Baklawa is a rich, sweet pastry made of layers of phyllo pastry filled with chopped nuts and sweetened with syrop or honey. It dates back to ancien Mesapotamia, and was mentioned in a Mesopotamian cookbook on walnut dishes around the 13th century.
One of the oldest known recipes for a sort of proto-baklava is found in a Chinese cookbook written in 1330 under the Yuan (Mongol) dynasty under the name güllach.
The recipe is found in lots of diverent countries in Asia but also around the mediteranian and is often prepared for festive celebrations and also to celebrate the end of Ramadan.
It now is an all time favorite in Greece and will proof to please anyone who has a sweet tooth.
– 400g walnuts, finely chopped
– 3 tablespoons sugar
– 1 teaspoon ground cinnamon
– 150-200g butter, melted
– 18 sheets phyllo pastry
2 cinnamon sticks
1 tablespoon lemon juice
4-5 tablespoons honey or any other syrup ( Maple is very nice )
Select a large oblong roasting tray, about 35 x 25 cm.
If the phyllo pastry is frozen, you will need to slightly defrost it, but keep a clean dry cloth over it as you work to keep it from drying out.
Taking one sheet of fillo at a time, brush the melted butter very thinly all over the top of the pastry.
Lay in the baking tray, if it is too wide or long, hang it over the sides for now.
Repeat with the fillo until there are five sheets of pastry in the tray.
Spread half the walnut filling evenly over the pastry.
Add three more sheets of filo pastry, brushing each layer with melted butter before adding to the tray.
Spread the remainder of the walnut mixture over the pastry.
If there is any excess pastry up the sides of the tray or hanging over outside the tray then fold them in over the walnut filling. If the pastry is a lot larger than the tray, cut the sheets of pastry down to just a tiny bit wider and longer than the tray as it will shrink when you bake it. Step 5: Finish by adding about 8 or 10 more sheets of fillo on top, buttering each sheet every time. If the pastry sheets are a bit too big, just fold them back over themselves each time.
With a sharp knife, carefully cut small diamond or square shapes, only cutting through the top few layers. This will make it much easier to slice once cooked.

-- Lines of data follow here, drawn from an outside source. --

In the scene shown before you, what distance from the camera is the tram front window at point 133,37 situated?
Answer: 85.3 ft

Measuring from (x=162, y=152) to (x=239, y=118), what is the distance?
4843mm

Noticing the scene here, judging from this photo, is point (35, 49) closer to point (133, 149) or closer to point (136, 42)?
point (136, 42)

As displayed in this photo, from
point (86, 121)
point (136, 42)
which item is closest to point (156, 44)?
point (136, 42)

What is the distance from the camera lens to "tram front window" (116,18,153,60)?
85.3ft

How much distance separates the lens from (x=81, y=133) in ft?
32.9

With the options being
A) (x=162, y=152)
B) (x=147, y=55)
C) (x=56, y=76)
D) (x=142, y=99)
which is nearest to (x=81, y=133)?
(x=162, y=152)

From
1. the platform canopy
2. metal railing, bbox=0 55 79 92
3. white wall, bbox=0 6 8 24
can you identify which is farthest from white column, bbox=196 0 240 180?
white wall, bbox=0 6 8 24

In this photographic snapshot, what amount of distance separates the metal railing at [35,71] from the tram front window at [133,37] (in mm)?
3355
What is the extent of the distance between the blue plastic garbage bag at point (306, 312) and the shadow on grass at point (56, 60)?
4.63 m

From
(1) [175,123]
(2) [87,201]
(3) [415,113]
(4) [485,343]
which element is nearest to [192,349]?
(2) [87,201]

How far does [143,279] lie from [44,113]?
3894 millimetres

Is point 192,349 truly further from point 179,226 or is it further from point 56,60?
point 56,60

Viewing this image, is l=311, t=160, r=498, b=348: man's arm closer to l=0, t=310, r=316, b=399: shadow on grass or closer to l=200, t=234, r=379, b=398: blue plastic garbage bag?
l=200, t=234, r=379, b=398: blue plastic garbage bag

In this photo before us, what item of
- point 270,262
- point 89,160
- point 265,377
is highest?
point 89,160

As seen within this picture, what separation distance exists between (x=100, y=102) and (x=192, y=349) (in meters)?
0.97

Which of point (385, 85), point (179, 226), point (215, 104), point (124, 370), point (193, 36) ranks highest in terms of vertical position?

Take a cup of cold water and using your fingers or a small brush, sprinkle a little water over the top of the baklava. This will help prevent the cut pastry from curling up whilst cooking.
Place the baking tray in a preheated oven, 180 C, for 30 to 45 minutes, until golden. I suggest that you start checking on it after 25 minutes as you dont won’t your phyllo to burn.
In the meanwhile, boil all the syrup ingredients except the honey / other syrup in a saucepan for about 5 minutes.
Add the honey/ syrup and simmer for another 5 minutes until thickened slightly.
Remove the cinnamon sticks.
When the baklava is ready, remove from the oven and whilst still hot, pour the syrup all over the top of the pastry whilst still in the baking tray.
Cut the slices through to the bottom.
Leave to cool completely in the tray, soaking in the aromatic syrup.
Remove the slices one at a time from the tray.
Baklava will keep for 2-3 days, at room temperature.
Use an other combination of nuts to change the flavour of your Baklava a mixture of walnuts and pistachios is a great alternative.